*Exercise 1:*
In the passage on the Dole Committee and the RNC payroll, why does the text say there is no reason to doubt that Jeffrey Weiss was doing advance work for the Dole campaign? Answer in one to three sentences.
*Exercise 2:*
Pick up the passage on the Dole Committee and the RNC payroll after its final sentence and continue it.

*** Opening Passage shown ***

Looking at the trips themselves, it is apparent the result we suggest is appropriate.  The Dole Committee continued to list these staffers on official Dole Committee travel itineraries even after they were listed on the RNC payroll[5].  For example, Jeffrey Weiss is listed on the “Senator Dole Schedule” of May 18, 1996 for Charlotte, North Carolina and Fort Lauderdale, Florida.  The Dole campaign listed Mr. Weiss as being the “lead” staff person for that trip and in the lead car for several motorcades that day as well as accompanying Senator and Mrs. Dole for an event at the Charlotte Motor Speedway.  See Supporting Material for MURs 4382 and 4401 (March 13, 2001)(Audit Division).  There is thus no reason to doubt this person was doing advance work for the Dole campaign entourage.  In addition, this trip was obviously for the purpose of influencing an election.  For example, it was reported that Senator Dole, before simply delivering the traditional

“Gentlemen, start your engines” on the public address system, instead first said: “I love racing.  I love country music.  And I want to be President of the United States.  Vote for Bob Dole.”  Washington Post (May 20, 1996).  There were 120,000 racing fans in attendance.  While there may have been party-related events added to this trip, it strains credulity to claim no aspect of such events would have been to influence Senator Dole’s own election.

 

There are numerous other examples.  The Dole Schedule for a June12, 1996 trip to Toledo, Ohio names Kim Fuller as “control” person and lists David Rettig as “staff” and Steve Ross as “camera.”  Id.   All three individuals had been on the Dole Committee payroll in March of 1996, and had switched to the RNC payroll in April of 1996.  Yet, they continued to carry out their travel advance work for the Dole campaign just as they had done before when they were formally on  the Dole Committee payroll.  Describing Senator Dole’s “campaign swing through Overland Park, Kansas, and Toledo Ohio,” CNN reported “Bob ‘I’m just a man’ Dole hits the heartland hoping his round-the-clock presidential quest soars as high as his renamed campaign plane.”  “Inside Politics” (June 12, 1996) quoted in Hotline (June 13, 1996).  CNN further reported: “Aides say this trip is a chance for Dole to showcase himself, yet again, as a regular person.”  Id.  As before, even if party-related events were added to this trip, no evidence suggests that Senator Dole and the party officials involved avoided any effort to promote Senator Dole’s own campaign.  Under these circumstances, it is obvious that the RNC made, and the Dole Committee received, an excessive contribution.

 

Our conclusion is affirmed by the Commission decision regarding the Dole Committee in these matters.  On September 7, 2001, the Commission entered into a conciliation agreement with the Dole Committee settling, inter alia, MURs 4382 and MUR 4401.  In this conciliation agreement, the Dole Committee specifically admitted that it had “accepted excessive contributions from the Republican National Committee in violation of 2 U.S.C. 441a(f) and failed to report them in violation of 2 U.S.C.  434(b).”  Conciliation Agreement in MURs 4382, 4401, 4670, 5098, 5099, 5170, and 5171 at 3, V. 1 (September 7, 2001).  The Commission unanimously approved this agreement by a 6-0 vote.

*** Closing Passage shown ***
*** Opening Supplied information ***

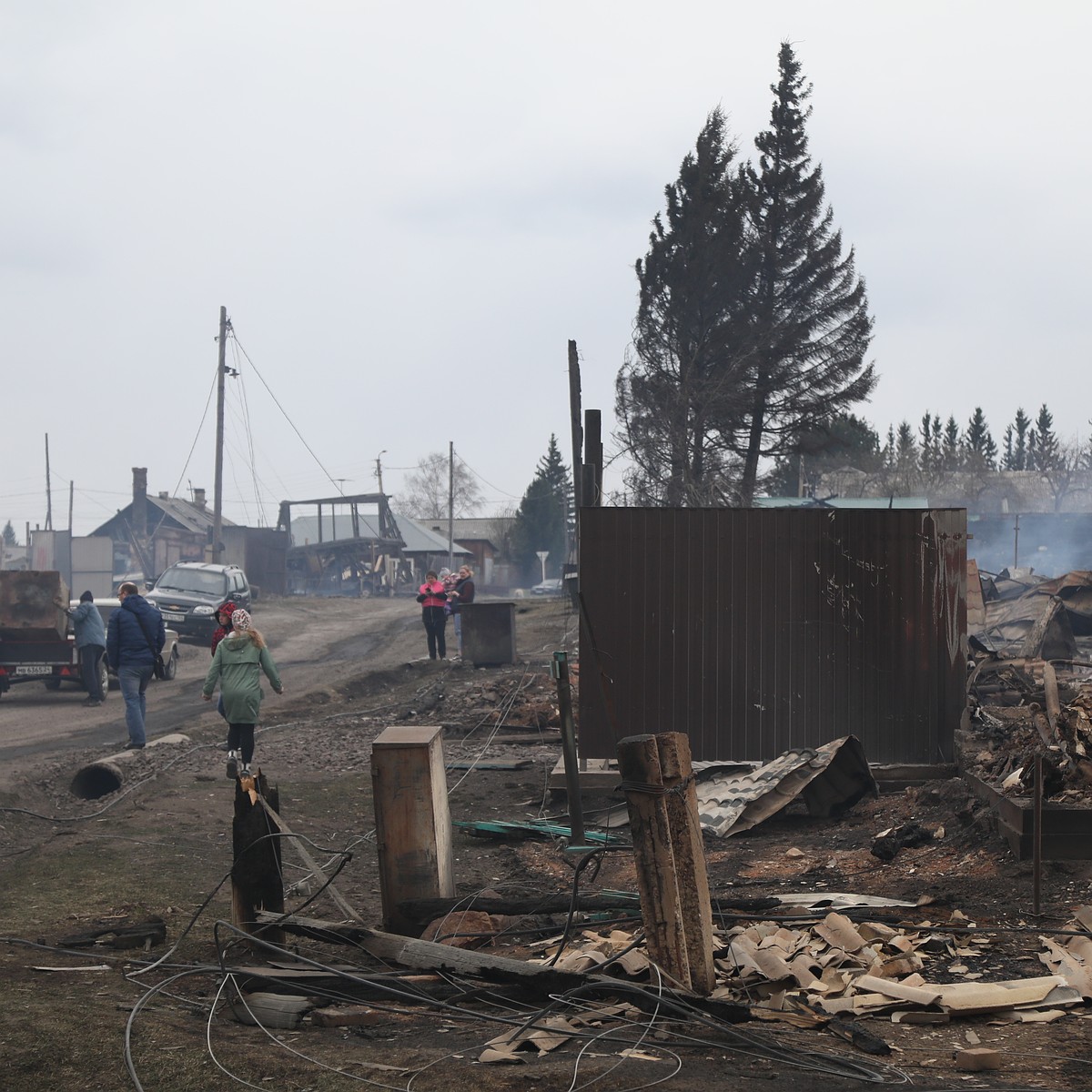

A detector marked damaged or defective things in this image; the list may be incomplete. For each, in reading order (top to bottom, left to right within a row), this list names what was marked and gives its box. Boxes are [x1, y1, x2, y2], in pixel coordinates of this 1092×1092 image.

charred fence post [231, 768, 286, 946]
charred fence post [619, 735, 688, 990]
damaged roofing sheet [695, 735, 885, 837]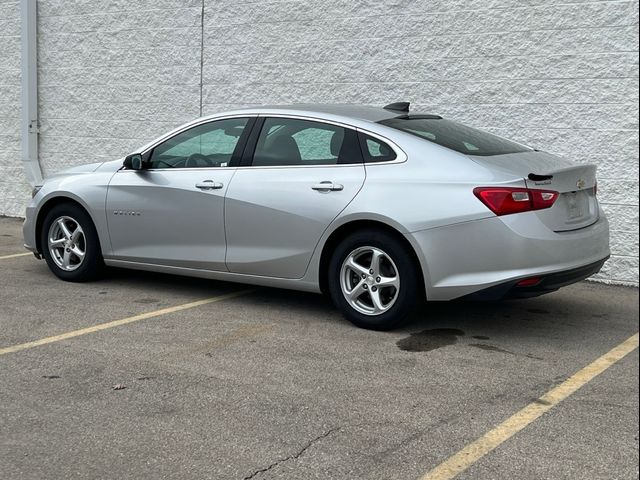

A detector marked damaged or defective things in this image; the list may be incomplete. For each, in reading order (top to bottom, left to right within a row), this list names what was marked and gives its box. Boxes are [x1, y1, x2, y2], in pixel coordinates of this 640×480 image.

crack in asphalt [241, 426, 340, 478]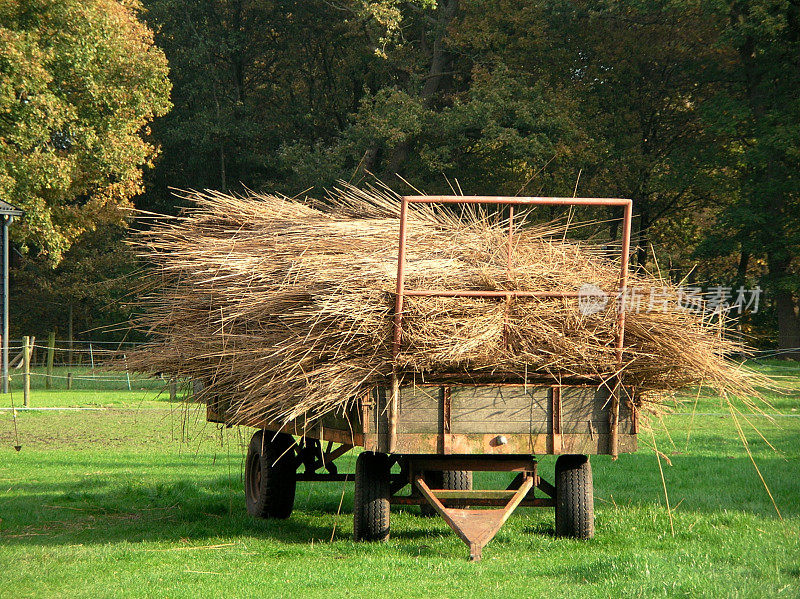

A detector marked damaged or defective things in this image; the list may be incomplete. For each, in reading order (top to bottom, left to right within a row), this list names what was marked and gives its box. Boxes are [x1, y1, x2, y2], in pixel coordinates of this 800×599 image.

rusty metal frame [390, 196, 636, 454]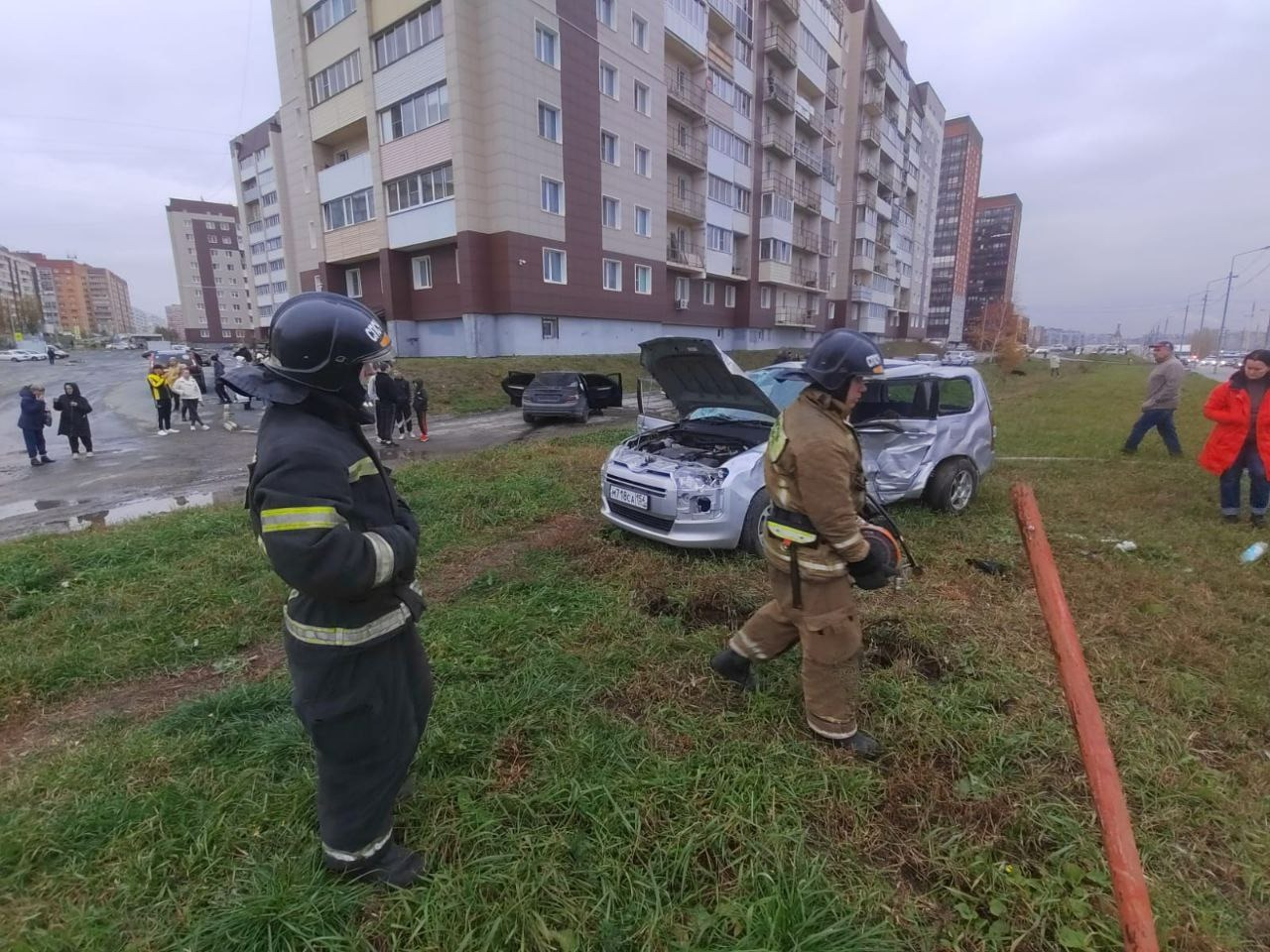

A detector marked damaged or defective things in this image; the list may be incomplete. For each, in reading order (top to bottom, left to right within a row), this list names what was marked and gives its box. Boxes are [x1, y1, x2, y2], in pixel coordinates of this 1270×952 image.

silver suv with damage [599, 340, 995, 550]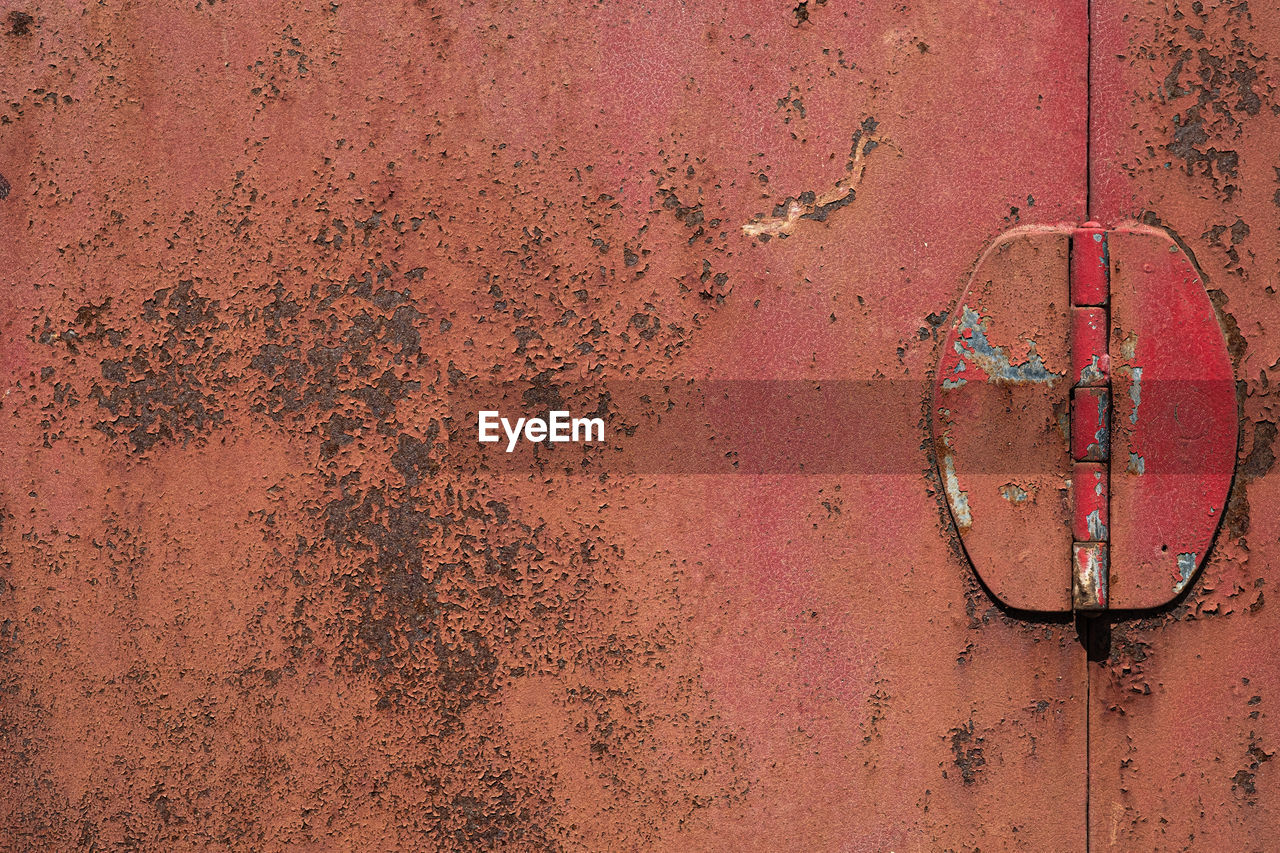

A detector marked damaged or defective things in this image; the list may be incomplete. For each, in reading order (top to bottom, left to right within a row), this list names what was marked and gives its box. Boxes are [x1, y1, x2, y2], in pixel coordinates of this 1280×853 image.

*** Closing Supplied information ***

*Exercise response 1:*
The Dole campaign's own May 18, 1996 schedule listed Mr. Weiss as the "lead" staff person for the Charlotte and Fort Lauderdale trip. It also placed him in the lead car for several motorcades that day and had him accompany Senator and Mrs. Dole at the Charlotte Motor Speedway event.

*Exercise response 2:*
We believe the Commission also should have found that the RNC made an excessive contribution in violation of the Act.  Our colleagues, however, voted to reject the Office of General Counsel’s recommendation.  We fail to understand how, under the circumstances, one could make a finding that the Dole Committee accepted an excessive contribution from the RNC but yet, vote to reject a finding that the RNC made an excessive contribution to the Dole Committee.  Just as we cannot accept our colleagues’ interpretation of 11 C.F.R. 110.8(e)(2) which effectively turns that regulation on its head, we cannot agree with their inconsistent treatment of the legal issues in this matter.  

 

 

                                                                      III.   

 

For all the above reasons, we voted to approve the General Counsel’s legal recommendations to find probable cause to believe the Republican National Committee made excessive contributions to the Dole Committee in violation of  2 U.S.C.  441a(a)(2)(A) and failed to report these excessive contributions in violation of 2 U.S.C. 434(b).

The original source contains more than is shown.